After luncheon on the following day, Polly, with the cablegram and
money in her purse and her automatic safely disposed in her belt,
walked in the plaza with Carroll. The legless beggar whined at
them for alms. Handing him a quartillo, the Southerner would have
passed on, but his companion stood eyeing the mendicant.
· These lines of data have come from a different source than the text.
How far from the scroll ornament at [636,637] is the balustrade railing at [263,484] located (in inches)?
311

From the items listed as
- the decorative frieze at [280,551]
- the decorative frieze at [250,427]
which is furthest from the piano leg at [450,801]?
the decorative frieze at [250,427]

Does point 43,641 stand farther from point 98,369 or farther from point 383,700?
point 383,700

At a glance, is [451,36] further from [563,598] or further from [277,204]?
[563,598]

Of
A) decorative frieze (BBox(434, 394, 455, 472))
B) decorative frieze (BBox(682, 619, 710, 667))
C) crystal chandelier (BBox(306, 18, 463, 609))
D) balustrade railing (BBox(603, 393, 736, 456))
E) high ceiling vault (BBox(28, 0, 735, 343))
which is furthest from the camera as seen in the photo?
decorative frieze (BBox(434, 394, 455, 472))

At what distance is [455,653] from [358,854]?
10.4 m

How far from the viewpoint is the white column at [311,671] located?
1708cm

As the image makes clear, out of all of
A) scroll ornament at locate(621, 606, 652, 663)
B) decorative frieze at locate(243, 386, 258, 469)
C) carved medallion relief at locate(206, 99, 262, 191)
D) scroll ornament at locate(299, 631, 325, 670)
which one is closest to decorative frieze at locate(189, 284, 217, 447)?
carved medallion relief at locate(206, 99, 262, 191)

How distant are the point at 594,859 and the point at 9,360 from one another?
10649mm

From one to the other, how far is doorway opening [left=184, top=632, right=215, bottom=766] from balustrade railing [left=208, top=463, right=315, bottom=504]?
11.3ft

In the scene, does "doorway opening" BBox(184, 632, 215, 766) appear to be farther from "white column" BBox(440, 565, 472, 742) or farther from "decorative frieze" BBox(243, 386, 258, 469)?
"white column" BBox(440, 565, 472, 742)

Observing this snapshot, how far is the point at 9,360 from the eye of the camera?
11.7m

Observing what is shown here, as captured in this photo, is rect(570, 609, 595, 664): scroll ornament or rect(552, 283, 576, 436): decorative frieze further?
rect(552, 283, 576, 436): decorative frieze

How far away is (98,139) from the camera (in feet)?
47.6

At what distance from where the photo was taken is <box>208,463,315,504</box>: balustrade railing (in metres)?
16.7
"Now, what can there be in that poor wreck to captivate the
scientific intellect?" she marveled.

"If you mean Mr. Perkins--" began Carroll.

"I do."

"Then I think perhaps the reason for some of that gentleman's
associations will hardly stand inquiry."

The girl turned her eyes on him and searched the handsome, serious
face.

"Fitz, you're not the man to say that of another man without some
good reason."

"I am not, Miss Polly."

"You think that Mr. Perkins is not the kind of man for me to have
anything to do with?"

"I--I'm afraid he isn't."

"Don't you think that, having gone so far, you ought to tell me
why?"

Carroll flushed.

"I would rather tell your father."

"Are you implying a scandal in connection with my timid, little
dried-up scientist?"

"I'm only saying," said the other doggedly, "that there's
something secret and underhanded about that place of his in the
mountains. It's a matter of common gossip."

The girl laughed outright.

"The poor beetle man! Why, he's so afraid of a woman that he goes
all to pieces if one speaks to him suddenly. Just to see his
expression, I'd like to tell him that he's being scandalized by
all Caracuna."

"You're going to see him again?"

"Certainly. This afternoon."

"I don't think you should, Miss Polly."

"Have you any actual facts against him? Anything but casual
gossip?"

"No; not yet."

"When you have, I'll listen to you. But you couldn't make me
believe it, anyway. Why, Fitz, look at him!"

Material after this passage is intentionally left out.